EPA researchers, in partnership with EPA's Urban Waters Federal Partnership Program, conducted research on ways to support communities in making equity central to their resilience planning. They focused on methods and tools for engaging community members in assessing vulnerabilities and action planning.

“Many Urban Waters Partnership locations provide a platform for multi-stakeholder planning and coordination on issues impacting urban watersheds. By working with EPA researchers, we were able to develop a tool with a clear approach for how to build equity into a climate resilience planning process,” Jeanine Finley, a program analyst with the Urban Waters Federal Partnership Program, said.

In June 2022, LGROW and EPA organized three day-long workshops with partner organizations in the Indian Mill and Mill Creeks, Plaster Creek, and Buck Creek sub-watersheds. These workshops gathered input on community concerns around resilience and actions that could improve resilience. The workshops used activities and materials from EPA’s Equitable Resilience Builder tool. The Equitable Resilience Builder is a tool to support community resilience planning. It provides resources, guides and activities for participatory activities such as storytelling, mapping, indicator assessment, and action planning. It follows guiding principles such as building community relationships and trust, using local data and knowledge, recognizing trauma, facilitating action, providing accessibility for under-resourced communities, adapting to different users, and planning contexts.

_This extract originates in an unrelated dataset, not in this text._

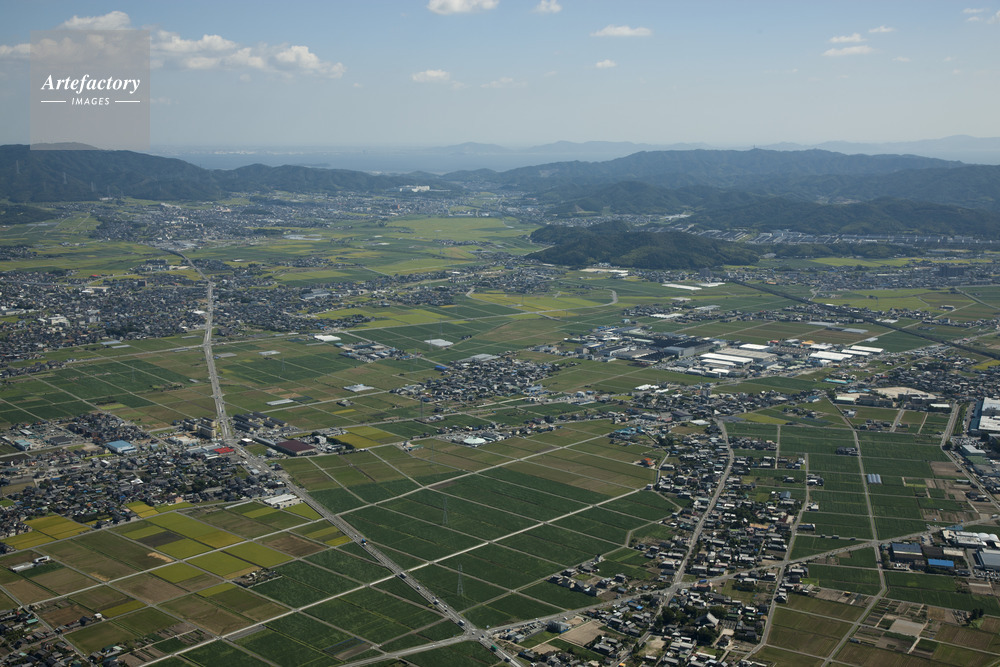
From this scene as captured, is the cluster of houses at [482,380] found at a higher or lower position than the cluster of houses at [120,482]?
higher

The community engagement and resilience planning efforts are featured in a StoryMap created by the Urban Waters Learning Network, a nationwide peer-to-peer network of people and organizations working to conserve, restore and revitalize America’s urban waterways.

Workshop participants engaged in discussions highlighting hazards such as flooding, water quality, heat, and access to natural resources and the cascading impacts of these hazards, which often resulted in health issues. They emphasized prioritizing the needs of those most impacted, such as children, older adults, low-income households, and communities of color. Some specific actions included improving physical accessibility to natural areas, involving youth in active roles to enhance engagement and skills, leveraging trusted community information providers, mitigating extreme heat impacts, and directing resources to populations most affected by hazards and threats.

For LGROW, the workshops were a chance to engage more deeply with communities and better understand resilience and equity, which helped improve the Watershed Resilience Plan.

“The Grand River/Grand Rapids Urban Waters Federal Partnership works to protect, restore, and revitalize urban water sources, while pursing environmental justice in the Lower Grand River Watershed,” Robert Cloy II, an Urban Waters Ambassador to the Grand Valley Metro Council, said. “Engaging with community members throughout the watershed strengthens community resiliency helps create a vision that the waterways belong to everyone.”

For EPA, the workshops and the partnership with LGROW provided critical input for research and development efforts around supporting equitable resilience planning in communities. Lessons learned about engaging community members, equity principles, workshop facilitation, and more helped develop the Equitable Resilience Builder.

"These workshops led by LGROW, the Grand River/Grand Rapids Urban Waters Federal Partnership and EPA showcase the power of collaboration between local communities and federal agencies in fostering resilient and equitable communities," EPA researcher Emily Eisenhauer said. Eisenhauer was one of the team members who developed the Equitable Resilience Builder and assisted with the workshops. "We hope to continue these kinds of partnerships where we can strengthen all of our capacity for creating safe and healthy communities.”